Excerpted text:

I am sketching out a bestiary, based on a species count of animals in Threave House near Castle Douglas. Only a few can be shown here.
There is a pride of lions, sometimes only their paws evident from under the furniture. Perhaps we, the visitors, are being stalked.
There is a disparate pack of dogs, finding diverse places to reside.
One canine is partially visible in the blue and white china cabinet.
Others are busy with a favourite quarry.
Eagles are arrayed in reflective and imperious stances
while horses bend as they gallop, or rest after the chase.
Looking upwards, you can see a salmon leap
and close attention is rewarded by a pair of swallows.
Domesticated animals each find their situation
while others take opportunities as they can.
Some are hard to classify, with nondescript forms.
Only with expert assistance, could I detect bats at roost – around a Chinese good luck sign in the Blue and White ceramics cabinet.
Survey conditions on a July day were wet; the duration was three hours covering each floor of the hunting lodge. Species included stag, cattle, shells (conch, scallop) eagles, dogs (terriers, hounds, lapdogs, retrievers, spaniels), hare, heron, horses, lions, linnet, sphinx, salmon and other fish, lion, butterfly and other insects, sheep, goat, mermaid, bittern, rabbit, cats, swans, snake, swallows, linnet, pochard, trout. An ornithological hotspot (courtesy of Donald Watson) yielded mallard, pochard, goldeneye, dipper, grey wagtail, hen harriers, grouse, teal, shelduck, tufted duck, snow bunting, goosanders, puffins, gannets, great crested grebe, barn owl, red grouse, black and grey geese, herring gull, dotterel. A second hotspot in the basement yielded frog, tawny owl, blue tit, slug, bee, roe deer, wasps, ladybird, herons, dragonfly, red squirrel.

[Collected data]

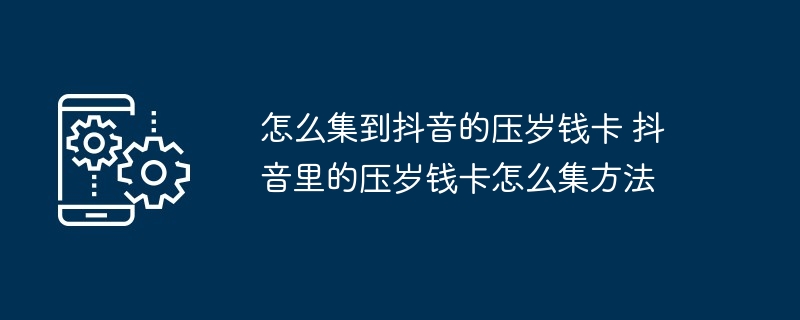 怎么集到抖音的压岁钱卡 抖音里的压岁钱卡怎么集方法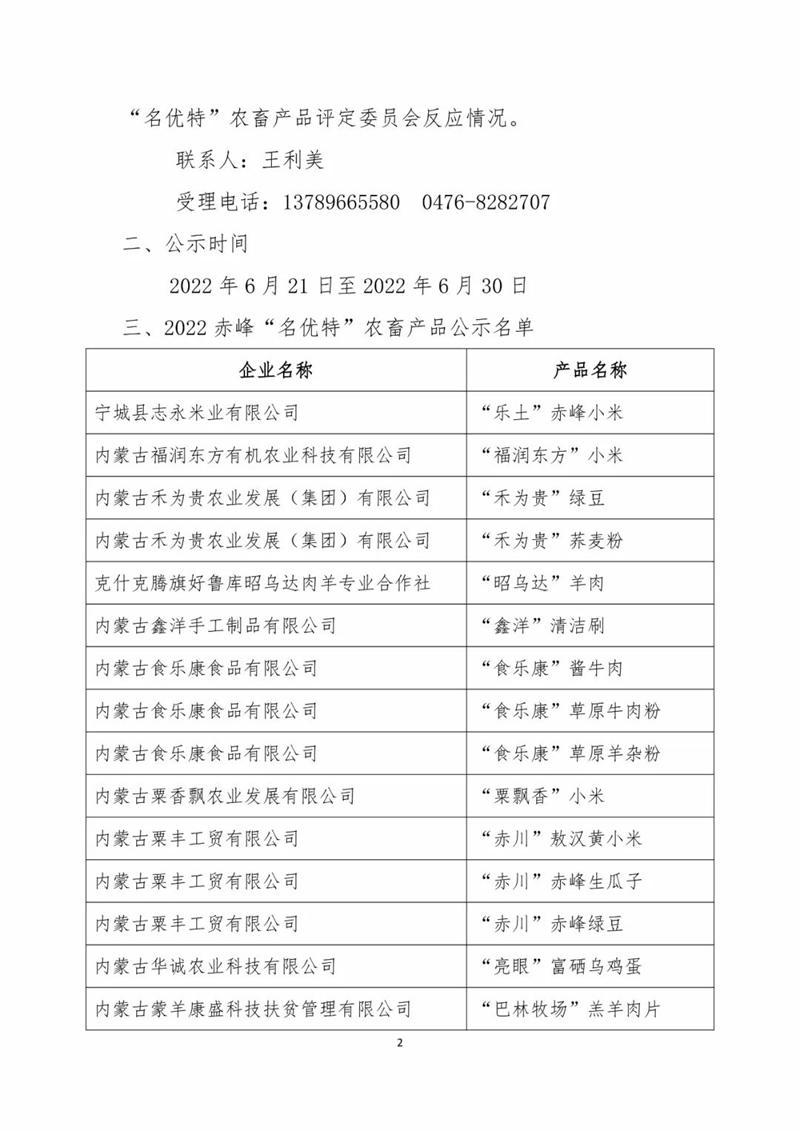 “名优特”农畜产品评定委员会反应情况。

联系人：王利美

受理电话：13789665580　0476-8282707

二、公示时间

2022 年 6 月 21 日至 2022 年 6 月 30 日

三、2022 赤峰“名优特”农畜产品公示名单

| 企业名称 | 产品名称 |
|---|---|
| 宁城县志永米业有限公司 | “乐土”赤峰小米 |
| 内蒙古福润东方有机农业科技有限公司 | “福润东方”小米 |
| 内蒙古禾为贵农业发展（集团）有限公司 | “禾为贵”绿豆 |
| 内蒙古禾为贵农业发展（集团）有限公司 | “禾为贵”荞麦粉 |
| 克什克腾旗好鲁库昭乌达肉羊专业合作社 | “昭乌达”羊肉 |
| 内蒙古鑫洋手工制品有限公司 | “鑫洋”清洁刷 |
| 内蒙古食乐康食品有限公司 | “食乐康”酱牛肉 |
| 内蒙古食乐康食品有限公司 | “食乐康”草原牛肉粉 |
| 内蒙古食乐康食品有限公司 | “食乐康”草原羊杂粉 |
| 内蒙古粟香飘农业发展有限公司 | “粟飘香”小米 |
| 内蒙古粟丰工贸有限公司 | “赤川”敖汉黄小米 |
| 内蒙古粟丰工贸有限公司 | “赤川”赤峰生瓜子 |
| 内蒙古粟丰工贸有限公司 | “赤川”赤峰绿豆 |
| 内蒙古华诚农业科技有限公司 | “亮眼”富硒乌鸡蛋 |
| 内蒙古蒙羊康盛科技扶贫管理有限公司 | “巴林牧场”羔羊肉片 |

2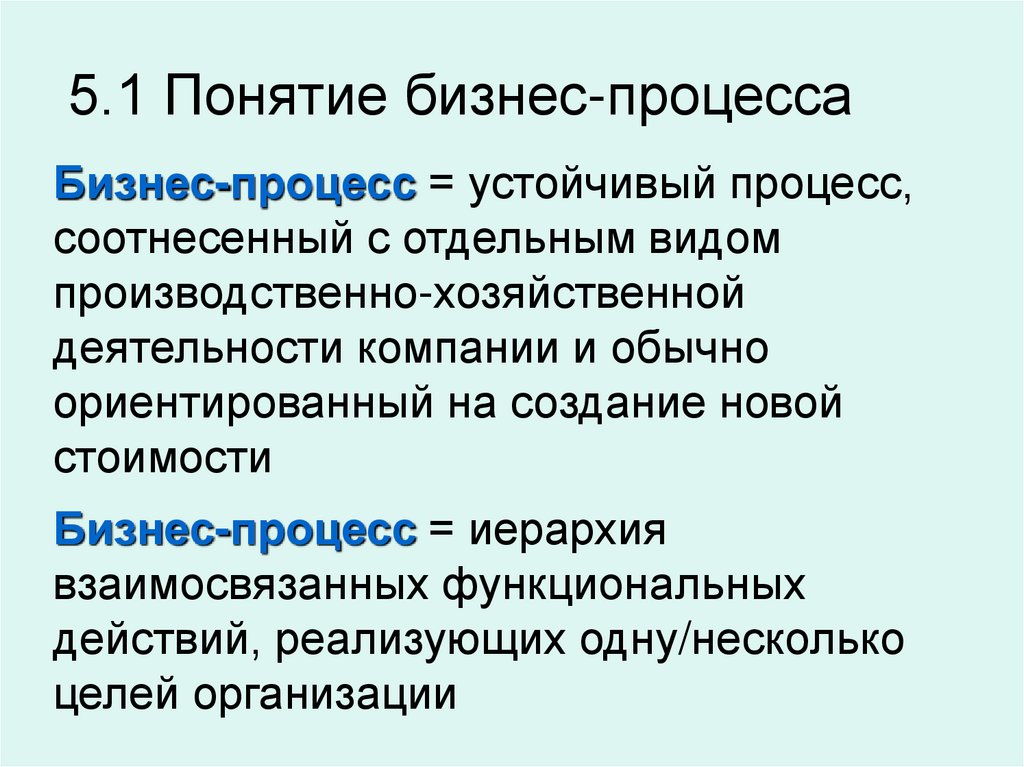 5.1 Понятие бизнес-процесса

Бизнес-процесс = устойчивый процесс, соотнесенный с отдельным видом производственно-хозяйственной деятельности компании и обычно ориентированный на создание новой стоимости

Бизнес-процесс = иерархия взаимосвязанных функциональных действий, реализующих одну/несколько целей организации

What is needed: Reproduce the part of the Threave House bestiary text above, everything from "Domesticated animals each" down to "White ceramics cabinet.".

Task response:
Domesticated animals each find their situation
while others take opportunities as they can.
Some are hard to classify, with nondescript forms.
Only with expert assistance, could I detect bats at roost – around a Chinese good luck sign in the Blue and White ceramics cabinet.